Danielle was referred to the Women’s Wellbeing Group by he psychiatrist. She now volunteers at NUAA but still attends the group.
When I say that I only feel comfortable with drugs in my system, I know the other women who attend the NUAA Women’s Well-being Group know exactly what I mean.
More than that, they are there to help me get beyond that, to build my self-confidence. This world is full of people who put you down, so you feel you can’t fulfil what you want in life. It’s amazing to find people who want you to feel good about yourself, to have goals and reach them.
At the women’s group, I am with women who get what I am trying to say, and respect my experiences and opinions. Because of that, I’ve been able to open up about things that bother me.
I started using at 17, had hep C by 18, and by 21 I was pregnant and on methadone, with my partner providing top-up. I was on and off methadone for several years and this last time, I’ve been on a program for 13 years. I’ve spent time in jail. I currently use ice and opioids.

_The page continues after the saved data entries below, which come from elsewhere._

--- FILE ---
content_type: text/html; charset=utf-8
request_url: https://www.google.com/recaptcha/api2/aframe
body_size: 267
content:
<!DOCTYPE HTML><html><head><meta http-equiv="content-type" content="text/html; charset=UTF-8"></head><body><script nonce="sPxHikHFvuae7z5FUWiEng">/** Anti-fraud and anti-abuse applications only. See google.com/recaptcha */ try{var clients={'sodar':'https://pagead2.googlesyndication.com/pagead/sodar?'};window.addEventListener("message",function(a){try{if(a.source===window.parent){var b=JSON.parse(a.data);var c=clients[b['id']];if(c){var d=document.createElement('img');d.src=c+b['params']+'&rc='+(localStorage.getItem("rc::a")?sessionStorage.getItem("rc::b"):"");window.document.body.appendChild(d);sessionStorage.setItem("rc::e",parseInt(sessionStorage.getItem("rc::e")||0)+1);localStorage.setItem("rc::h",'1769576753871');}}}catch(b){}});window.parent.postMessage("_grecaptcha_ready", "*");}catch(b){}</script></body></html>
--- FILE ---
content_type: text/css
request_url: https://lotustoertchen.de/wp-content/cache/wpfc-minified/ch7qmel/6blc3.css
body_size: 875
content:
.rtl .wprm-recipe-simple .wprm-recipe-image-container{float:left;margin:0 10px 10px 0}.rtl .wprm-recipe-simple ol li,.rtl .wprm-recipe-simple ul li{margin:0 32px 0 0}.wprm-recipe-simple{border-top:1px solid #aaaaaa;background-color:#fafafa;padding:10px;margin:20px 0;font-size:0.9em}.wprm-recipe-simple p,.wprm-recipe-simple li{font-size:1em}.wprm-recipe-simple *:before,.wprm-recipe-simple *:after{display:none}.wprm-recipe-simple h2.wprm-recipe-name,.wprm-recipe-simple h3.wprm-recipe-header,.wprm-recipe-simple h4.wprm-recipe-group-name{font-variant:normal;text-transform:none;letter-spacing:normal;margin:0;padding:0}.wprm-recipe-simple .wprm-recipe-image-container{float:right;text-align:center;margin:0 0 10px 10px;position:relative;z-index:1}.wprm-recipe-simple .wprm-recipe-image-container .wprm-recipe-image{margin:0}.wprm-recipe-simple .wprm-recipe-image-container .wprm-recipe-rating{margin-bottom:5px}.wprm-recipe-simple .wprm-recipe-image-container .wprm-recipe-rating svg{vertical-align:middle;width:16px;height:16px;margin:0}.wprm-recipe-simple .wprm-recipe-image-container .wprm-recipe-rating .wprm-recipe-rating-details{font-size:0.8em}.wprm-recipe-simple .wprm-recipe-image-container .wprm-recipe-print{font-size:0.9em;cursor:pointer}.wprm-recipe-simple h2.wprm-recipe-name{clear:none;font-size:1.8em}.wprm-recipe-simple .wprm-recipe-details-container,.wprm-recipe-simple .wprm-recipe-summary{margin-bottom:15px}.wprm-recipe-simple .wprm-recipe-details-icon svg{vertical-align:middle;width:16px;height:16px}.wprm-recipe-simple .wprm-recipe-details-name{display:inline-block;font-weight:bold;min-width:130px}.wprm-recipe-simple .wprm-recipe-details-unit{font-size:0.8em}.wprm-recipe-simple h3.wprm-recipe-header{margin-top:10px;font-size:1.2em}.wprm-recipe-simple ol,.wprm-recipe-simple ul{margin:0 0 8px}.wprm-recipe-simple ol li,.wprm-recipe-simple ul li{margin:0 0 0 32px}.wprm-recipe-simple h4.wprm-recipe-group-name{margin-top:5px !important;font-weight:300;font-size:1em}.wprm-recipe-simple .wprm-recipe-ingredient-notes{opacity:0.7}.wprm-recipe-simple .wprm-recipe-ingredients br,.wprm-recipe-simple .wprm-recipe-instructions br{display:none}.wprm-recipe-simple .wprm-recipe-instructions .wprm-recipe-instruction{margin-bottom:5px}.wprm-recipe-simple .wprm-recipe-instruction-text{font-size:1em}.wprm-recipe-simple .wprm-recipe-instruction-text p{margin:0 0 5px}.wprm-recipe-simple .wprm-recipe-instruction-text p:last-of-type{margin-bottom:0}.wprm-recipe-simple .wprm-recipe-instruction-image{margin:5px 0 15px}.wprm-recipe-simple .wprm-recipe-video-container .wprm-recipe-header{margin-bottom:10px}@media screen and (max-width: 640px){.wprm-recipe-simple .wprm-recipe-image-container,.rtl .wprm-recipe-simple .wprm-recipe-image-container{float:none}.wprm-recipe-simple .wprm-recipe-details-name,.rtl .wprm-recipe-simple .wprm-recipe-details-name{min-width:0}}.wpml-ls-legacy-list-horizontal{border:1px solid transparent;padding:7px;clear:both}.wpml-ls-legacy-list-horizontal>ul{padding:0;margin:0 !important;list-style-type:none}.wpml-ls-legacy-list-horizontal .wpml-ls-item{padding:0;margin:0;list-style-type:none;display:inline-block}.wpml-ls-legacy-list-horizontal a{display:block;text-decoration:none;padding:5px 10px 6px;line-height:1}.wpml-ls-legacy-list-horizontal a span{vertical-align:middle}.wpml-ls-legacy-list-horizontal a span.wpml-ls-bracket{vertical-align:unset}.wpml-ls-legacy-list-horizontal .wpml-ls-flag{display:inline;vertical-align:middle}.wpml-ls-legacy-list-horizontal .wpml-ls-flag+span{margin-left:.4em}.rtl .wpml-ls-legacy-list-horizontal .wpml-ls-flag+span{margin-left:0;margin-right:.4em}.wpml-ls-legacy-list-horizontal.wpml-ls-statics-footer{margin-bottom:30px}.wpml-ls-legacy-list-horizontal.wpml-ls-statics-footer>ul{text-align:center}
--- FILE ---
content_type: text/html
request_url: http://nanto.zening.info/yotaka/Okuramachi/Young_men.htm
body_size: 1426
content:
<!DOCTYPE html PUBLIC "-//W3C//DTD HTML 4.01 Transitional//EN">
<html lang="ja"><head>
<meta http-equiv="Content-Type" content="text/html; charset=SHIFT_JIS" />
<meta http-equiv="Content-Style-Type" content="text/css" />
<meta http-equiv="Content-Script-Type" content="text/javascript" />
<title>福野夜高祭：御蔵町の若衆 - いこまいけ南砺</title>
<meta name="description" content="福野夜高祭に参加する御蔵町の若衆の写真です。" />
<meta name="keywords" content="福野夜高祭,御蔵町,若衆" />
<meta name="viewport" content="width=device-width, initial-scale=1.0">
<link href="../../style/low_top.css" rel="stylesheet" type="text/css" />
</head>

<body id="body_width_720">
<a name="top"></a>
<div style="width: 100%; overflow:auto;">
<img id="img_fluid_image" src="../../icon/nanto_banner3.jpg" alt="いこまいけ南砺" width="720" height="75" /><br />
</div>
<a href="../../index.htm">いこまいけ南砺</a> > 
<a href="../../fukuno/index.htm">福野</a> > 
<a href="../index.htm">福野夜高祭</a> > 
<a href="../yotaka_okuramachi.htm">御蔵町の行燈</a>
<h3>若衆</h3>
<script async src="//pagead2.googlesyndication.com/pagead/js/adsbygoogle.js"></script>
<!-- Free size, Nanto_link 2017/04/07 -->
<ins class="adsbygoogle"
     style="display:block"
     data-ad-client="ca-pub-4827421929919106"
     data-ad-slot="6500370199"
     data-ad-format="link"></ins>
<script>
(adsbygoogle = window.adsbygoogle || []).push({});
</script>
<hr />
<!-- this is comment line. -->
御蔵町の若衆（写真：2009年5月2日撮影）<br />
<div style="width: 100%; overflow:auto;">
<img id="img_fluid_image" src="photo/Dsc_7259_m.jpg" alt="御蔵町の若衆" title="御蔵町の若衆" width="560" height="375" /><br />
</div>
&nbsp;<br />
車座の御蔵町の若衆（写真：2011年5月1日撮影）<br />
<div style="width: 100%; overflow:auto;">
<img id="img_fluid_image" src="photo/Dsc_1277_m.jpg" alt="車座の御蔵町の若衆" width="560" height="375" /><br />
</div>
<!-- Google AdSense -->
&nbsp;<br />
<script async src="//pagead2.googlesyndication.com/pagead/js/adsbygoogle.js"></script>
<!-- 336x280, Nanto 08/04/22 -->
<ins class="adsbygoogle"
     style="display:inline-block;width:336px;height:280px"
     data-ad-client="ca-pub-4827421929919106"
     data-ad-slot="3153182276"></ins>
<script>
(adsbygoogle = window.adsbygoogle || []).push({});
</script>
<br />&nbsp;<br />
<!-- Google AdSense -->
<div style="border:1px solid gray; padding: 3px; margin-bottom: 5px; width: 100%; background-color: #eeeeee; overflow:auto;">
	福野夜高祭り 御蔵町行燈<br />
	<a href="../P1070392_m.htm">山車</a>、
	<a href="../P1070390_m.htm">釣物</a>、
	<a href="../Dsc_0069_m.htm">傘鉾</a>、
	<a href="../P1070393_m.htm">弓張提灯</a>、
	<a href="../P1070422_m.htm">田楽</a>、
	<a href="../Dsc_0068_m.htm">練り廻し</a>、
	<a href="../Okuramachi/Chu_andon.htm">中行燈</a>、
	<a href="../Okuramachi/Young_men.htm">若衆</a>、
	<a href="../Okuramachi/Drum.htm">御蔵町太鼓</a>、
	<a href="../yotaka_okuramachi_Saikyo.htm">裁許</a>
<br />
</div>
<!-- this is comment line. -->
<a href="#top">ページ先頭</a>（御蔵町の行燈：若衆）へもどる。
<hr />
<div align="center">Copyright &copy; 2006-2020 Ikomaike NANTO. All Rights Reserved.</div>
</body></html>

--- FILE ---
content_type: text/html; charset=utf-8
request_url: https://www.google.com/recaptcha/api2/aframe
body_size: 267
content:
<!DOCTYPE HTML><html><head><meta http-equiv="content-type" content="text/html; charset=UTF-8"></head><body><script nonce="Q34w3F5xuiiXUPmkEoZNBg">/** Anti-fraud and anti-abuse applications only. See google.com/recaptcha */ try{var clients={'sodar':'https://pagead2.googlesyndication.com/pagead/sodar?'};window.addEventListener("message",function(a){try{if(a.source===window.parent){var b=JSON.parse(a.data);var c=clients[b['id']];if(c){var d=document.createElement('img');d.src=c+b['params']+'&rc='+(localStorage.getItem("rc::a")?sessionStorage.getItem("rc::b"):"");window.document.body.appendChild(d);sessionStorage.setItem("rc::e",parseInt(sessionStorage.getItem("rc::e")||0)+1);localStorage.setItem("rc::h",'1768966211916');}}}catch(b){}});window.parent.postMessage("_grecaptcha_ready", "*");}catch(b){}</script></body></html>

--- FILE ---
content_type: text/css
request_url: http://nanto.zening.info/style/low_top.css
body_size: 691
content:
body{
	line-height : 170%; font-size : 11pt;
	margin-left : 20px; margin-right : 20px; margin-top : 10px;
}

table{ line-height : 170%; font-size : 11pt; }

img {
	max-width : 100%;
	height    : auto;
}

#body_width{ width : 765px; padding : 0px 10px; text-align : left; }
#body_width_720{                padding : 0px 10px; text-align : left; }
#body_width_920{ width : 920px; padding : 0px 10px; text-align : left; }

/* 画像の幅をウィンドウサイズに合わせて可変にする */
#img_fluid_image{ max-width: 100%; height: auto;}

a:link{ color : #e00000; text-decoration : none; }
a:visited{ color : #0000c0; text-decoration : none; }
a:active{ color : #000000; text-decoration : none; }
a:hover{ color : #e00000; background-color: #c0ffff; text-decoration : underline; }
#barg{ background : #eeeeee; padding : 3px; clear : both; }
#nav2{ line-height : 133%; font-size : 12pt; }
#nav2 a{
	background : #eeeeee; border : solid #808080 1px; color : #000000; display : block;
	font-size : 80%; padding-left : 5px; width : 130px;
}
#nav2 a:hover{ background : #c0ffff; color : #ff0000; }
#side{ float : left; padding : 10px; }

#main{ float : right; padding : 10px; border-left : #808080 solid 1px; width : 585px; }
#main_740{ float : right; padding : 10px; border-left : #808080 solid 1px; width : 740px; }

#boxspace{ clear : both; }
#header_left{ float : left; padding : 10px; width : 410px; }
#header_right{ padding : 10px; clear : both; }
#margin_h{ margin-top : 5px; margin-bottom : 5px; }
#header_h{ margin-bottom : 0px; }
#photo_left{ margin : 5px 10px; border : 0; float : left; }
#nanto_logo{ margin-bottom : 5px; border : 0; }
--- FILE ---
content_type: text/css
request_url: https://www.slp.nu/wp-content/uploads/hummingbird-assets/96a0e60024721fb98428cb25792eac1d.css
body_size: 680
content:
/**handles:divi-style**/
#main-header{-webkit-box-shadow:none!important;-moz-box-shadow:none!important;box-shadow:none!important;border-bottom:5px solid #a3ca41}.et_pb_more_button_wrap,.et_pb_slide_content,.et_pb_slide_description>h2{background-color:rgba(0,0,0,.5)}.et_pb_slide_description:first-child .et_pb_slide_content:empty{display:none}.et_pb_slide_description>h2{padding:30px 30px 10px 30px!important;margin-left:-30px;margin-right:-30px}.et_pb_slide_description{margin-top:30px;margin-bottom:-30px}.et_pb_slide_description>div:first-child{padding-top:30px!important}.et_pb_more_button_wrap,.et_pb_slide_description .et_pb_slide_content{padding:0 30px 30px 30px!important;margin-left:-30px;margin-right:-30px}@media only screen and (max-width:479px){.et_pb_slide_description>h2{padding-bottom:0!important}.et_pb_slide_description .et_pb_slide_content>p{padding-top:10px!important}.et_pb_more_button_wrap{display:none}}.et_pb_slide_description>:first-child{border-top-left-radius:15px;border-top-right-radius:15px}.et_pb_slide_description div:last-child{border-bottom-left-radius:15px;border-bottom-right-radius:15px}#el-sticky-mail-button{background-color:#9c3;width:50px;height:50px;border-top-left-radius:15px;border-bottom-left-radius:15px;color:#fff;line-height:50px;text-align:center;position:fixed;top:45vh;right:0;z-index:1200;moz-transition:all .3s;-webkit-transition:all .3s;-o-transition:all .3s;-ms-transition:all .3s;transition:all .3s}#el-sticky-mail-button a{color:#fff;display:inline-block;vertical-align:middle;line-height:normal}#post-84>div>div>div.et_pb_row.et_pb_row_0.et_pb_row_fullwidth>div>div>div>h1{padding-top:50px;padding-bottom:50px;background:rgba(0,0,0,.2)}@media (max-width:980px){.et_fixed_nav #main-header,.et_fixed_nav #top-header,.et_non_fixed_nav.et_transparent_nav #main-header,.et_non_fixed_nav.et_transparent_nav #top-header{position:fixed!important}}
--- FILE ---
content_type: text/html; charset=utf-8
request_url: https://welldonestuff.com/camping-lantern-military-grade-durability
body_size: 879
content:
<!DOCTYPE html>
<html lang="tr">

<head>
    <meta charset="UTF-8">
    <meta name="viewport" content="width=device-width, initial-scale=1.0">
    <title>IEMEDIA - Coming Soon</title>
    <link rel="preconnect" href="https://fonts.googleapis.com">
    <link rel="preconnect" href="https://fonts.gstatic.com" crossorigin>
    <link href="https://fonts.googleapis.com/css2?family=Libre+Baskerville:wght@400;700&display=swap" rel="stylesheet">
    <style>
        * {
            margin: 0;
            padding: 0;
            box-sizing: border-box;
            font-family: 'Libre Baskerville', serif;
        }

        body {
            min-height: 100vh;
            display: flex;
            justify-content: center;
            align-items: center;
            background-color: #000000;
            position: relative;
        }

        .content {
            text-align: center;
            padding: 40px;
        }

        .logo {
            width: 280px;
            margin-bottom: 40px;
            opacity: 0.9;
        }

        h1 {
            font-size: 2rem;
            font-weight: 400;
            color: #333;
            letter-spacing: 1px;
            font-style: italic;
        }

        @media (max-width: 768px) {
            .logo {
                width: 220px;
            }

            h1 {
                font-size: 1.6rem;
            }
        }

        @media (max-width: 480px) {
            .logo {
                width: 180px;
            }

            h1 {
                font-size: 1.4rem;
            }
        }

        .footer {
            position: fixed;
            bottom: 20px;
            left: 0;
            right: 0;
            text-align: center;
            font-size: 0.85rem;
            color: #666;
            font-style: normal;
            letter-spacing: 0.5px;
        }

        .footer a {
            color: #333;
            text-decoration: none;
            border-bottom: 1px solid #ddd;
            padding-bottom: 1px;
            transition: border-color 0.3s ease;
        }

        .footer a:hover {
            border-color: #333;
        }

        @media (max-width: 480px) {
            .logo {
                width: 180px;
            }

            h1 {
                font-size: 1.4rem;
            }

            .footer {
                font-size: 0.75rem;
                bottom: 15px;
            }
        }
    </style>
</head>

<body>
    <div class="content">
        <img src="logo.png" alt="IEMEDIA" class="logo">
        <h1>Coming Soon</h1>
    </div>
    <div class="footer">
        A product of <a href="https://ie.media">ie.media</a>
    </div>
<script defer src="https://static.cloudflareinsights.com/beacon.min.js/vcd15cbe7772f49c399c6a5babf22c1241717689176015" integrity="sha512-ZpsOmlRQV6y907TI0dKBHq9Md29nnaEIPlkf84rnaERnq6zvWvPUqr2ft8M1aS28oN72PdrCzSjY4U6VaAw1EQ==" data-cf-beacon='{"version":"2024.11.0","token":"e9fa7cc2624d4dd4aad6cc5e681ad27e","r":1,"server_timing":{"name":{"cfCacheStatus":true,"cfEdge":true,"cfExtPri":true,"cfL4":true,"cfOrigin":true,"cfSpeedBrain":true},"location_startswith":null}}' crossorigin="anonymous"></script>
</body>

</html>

There are people who would judge me based on that info. I’ve been lucky enough to find people who understand it and even respect it. They know that I can have that history and still care about my health and want to be the best person I can be. They know, because they share a lot of those experiences.
Being around people that get you is a powerful thing by itself. When you meet as a structured group, it’s also about safety. The group is led by women who are trained to help us stay focused as a group and move ahead as individuals.
An awesome team of a psychologist and a peer worker lead the group. They have given me many insights. For example, they have taught me not to imagine I know what other people are thinking about me – a really big one for me. I finally admit I’m not a mind reader!
I have been able to talk freely about all sorts of things that I’ve kept bottled up. Like that I often feel uncomfortable and allow myself to be intimidated by people more confident than I am. That I can’t say “no”. That, as a user, if something goes missing, I worry everyone thinks I took it. That I find it hard to take compliments and am suspicious of people’s motives.
I can talk about how uncomfortable I feel about people looking at the scars on my arms, slash marks I made to try and take some of the emotional pain away. I can tell them that when I did a Certificate at TAFE, I was so stressed at having to do a speech that, even though I was nearly finished the course, I left and never went back. And in talking about these things I own them, I am no longer ashamed of them, and I can change them.
What we women who attend the group have in common is that we all need self worth. We give each other support and confidence. I can talk about my stuff, get it out. Not only do I feel supported, it’s been good to find out about other women and realise I’m not the only one with issues.
Since I started going to the group, things have changed for me. I’m finding it a lot easier to talk to people about my stuff, to open up and to trust. I feel more confident and I’ve learned how to talk myself up when my head is doing me in. My anxiety levels have gone down and I actually enjoy contributing to a conversation now.
I’d really recommend the group to anyone who has stuff they need to get out and don’t know who to talk to. Come and talk to me and my group of amazing women. We even have Tim Tams. You can’t get more of a welcome than that!